Sound is one of the most important ways ships and submarines sense the ocean because light is quickly absorbed and scattered underwater. In seawater, sound usually travels about 1500 m/s, which is more than four times faster than in air at room temperature. It can also travel much farther in water because water particles are close together and pass vibrations efficiently.
This makes sonar useful for navigation, mapping the seafloor, finding objects, and communicating underwater.
Sound speed in the ocean is not constant because seawater changes with temperature, pressure, and salinity. Warmer water generally increases sound speed, higher pressure at greater depth increases sound speed, and saltier water increases sound speed slightly. These changes bend sound waves, a process called refraction, so sonar paths can curve through layered water.
In some ocean regions, sound can become trapped in a deep sound channel and travel for hundreds or even thousands of kilometers.
Key Facts
- Typical sound speed in air at 20°C is about 343 m/s.
- Typical sound speed in seawater is about 1500 m/s.

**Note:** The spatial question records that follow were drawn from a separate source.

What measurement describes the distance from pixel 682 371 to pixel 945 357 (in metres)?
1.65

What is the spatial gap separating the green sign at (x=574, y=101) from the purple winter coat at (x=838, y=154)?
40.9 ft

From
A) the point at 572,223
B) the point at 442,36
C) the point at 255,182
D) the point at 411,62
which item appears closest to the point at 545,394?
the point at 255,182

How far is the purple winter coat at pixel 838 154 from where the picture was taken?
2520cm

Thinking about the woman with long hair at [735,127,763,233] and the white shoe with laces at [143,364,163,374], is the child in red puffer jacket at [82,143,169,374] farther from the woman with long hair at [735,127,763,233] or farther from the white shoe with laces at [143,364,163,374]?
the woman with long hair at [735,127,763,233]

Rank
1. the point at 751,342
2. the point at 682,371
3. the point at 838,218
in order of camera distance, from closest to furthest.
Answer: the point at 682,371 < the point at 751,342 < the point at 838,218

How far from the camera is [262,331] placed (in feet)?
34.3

- Distance = speed × time, so d = vt.
- Sonar distance using an echo is distance = sound speed × echo time / 2.
- Sound speed in seawater increases when temperature, pressure, or salinity increases.
- Changing sound speed with depth causes refraction, which bends sound waves toward slower sound-speed regions.
Vocabulary
- Sonar
- Sonar is a system that uses sound waves to detect, locate, or communicate with objects underwater.
- Sound speed
- Sound speed is the rate at which a sound wave travels through a material.
- Refraction
- Refraction is the bending of a wave when its speed changes as it enters a different region or layer.
- Salinity
- Salinity is the amount of dissolved salt in water, usually measured in parts per thousand.
- Sound channel
- A sound channel is a layer of the ocean where sound waves can be guided over long distances by refraction.
Common Mistakes to Avoid
- Using the speed of sound in air for underwater problems. This is wrong because sound travels much faster in seawater, about 1500 m/s instead of about 343 m/s.
- Forgetting to divide echo time by 2 in sonar distance problems. The measured time is for the sound to travel to the object and back, so the one-way distance is half the total travel distance.
- Thinking deeper water always makes sound slower. This is wrong because increasing pressure with depth tends to increase sound speed, although temperature changes can also affect the result.
- Assuming sound waves always travel in straight lines underwater. This is wrong because layers with different temperature, pressure, and salinity can refract sound and curve its path.
Practice Questions
- 1 A submarine sends a sonar pulse and receives the echo 4.0 s later. If the sound speed in seawater is 1500 m/s, how far away is the object?
- 2 A sound travels 12,000 m through seawater at 1500 m/s. How long does the trip take?
- 3 A sonar wave passes from warm surface water into colder water below, where sound speed is lower. Explain why the wave bends and how this can affect what a ship or submarine detects.